Il voulait aussi que les ONG, "des gens intouchables", soient transparentes et représentatives alors qu’elles ont, souvent, "la prétention d’avoir le monopole de la bonne conscience, qui ne doit de comptes à personne ". Dans la perspective de combler le "déficit démocratique" qui mine l’Europe en particulier, il veut relégitimer l’homme politique, "investi, représentatif et élu", ne "reconnaissant pas à la société civile le droit de prendre des décisions,. seulement celui de participer à l’information avant la décision ".

Il se disait "fédéraliste européen" mais trouvait la formule de "fédération d’Etats-nations ", "parfaitement contradictoire, et intellectuellement cynique". Au moment du 11 septembre 2001, il prônera "la valeur ajoutée de l’Europe dans la résolution du conflit au Proche-Orient" afin d’écarter "le danger d’assimilation entre le terrorisme et une religion qui ne mérite pas cela ". Il espérait de cet événement "tellement grave" l’opportunité de rebattre "les cartes du jeu géostratégique [...] Il faut suggérer à certains pays qu’on leur donne une chance de faire un nouveau choix stratégique ".

Bruxelles, capitale européenne, occulte, bien souvent, Bruxelles, capitale de la Belgique. Membre fondateur de l’Europe des Six, la Belgique est pourtant un partenaire historique essentiel dont le poids européen est bien plus conséquent que le fait d’être la capitale européenne. Louis Michel avait, ainsi, un point de vue sur la question essentielle des relations entre Paris et Berlin. Non pas seulement en tant qu’Européen mais, également, en tant que Belge. La vocation de la France au sein de l’Union européenne, dira-t-il (avant que l’élargissement ne soit effectif), est "un destin dynamique avec l’Allemagne, mais aussi une vocation à équilibrer le jeu normal d’influences au sein des Quinze [...] La France et l’Allemagne sont beaucoup plus rassurantes pour les Européens, à la fois sur le plan de l’intégration européenne, de la "méthode communautaire", ainsi que sur le fait de savoir ce qui est bon pour l’Europe, que lorsqu’elles sont absentes".

Sur le dossier irakien, la Belgique a été un allié" courageux" (dixit Dominique de Villepin) de la France.
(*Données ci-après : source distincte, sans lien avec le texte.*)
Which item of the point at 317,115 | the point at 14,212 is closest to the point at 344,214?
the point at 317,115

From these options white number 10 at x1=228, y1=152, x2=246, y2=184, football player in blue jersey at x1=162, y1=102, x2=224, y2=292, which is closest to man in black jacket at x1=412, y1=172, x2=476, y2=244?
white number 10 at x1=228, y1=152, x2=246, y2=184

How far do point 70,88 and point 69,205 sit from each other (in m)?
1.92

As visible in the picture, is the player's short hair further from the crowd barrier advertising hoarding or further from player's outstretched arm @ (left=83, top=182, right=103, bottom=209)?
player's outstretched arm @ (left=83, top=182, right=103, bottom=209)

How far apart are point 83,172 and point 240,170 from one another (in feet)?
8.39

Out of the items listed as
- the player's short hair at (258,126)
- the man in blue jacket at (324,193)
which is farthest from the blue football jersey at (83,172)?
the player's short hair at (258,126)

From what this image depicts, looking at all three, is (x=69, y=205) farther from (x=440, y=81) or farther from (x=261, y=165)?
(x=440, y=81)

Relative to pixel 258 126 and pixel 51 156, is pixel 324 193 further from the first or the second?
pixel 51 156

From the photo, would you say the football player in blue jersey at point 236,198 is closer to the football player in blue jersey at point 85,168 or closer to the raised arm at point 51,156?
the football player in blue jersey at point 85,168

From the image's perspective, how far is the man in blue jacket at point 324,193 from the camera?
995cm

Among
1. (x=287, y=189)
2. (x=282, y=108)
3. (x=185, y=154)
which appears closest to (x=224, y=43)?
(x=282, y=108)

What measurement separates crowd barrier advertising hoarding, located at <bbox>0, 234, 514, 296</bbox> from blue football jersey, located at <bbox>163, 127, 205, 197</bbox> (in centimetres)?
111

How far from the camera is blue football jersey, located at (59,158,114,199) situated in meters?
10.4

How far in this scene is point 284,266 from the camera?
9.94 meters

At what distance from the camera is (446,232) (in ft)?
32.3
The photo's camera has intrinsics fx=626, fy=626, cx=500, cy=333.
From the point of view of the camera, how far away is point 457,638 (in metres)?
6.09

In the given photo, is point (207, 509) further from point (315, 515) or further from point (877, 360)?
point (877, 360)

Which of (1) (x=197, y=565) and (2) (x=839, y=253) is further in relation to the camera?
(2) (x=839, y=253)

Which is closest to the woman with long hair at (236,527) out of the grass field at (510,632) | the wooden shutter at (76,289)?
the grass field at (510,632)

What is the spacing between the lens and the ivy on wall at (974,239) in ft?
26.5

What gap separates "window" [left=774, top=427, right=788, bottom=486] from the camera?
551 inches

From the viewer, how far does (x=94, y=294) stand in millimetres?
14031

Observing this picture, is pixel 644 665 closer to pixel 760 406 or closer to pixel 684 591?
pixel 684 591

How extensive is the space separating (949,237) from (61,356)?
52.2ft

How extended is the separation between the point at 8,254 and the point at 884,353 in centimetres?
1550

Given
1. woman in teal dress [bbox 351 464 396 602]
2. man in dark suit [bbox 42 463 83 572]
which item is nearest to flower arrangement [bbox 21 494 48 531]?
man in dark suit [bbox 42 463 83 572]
Y compris au sein de l’Otan. Pas évident compte tenu de la tradition "atlantiste" de Bruxelles. Mais comme le disait alors Louis Michel : "Ce n’est pas parce qu’on est un petit pays qu’on doit systématiquement s’aligner ". Michel n’est, d’ailleurs pas, pour autant, un anti-américain. Au sein de l’administration Bush, il a une affection toute particulière pour Colin Powell : "Un grand politique [qui] a une vision, c’est un universaliste dont les perspectives sont bien plus larges que les frontières des Etats-Unis ".

Contrairement à ses prédécesseurs pour qui l’Afrique (et plus encore l’histoire de la Belgique en Afrique) était un fardeau, Louis Michel s’est beaucoup investi sur ce continent. Il n’hésite pas à qualifier de "crapuleuse" toute "indifférence à l’égard des populations d’Afrique centrale" compte tenu que la Belgique "a bâti sa réputation, son influence et sa richesse sur les colonies ". C’est dire que s’il obtient la responsabilité de l’Aide au développement, il peut, au sein de la Commission européenne, changer l’approche des problèmes.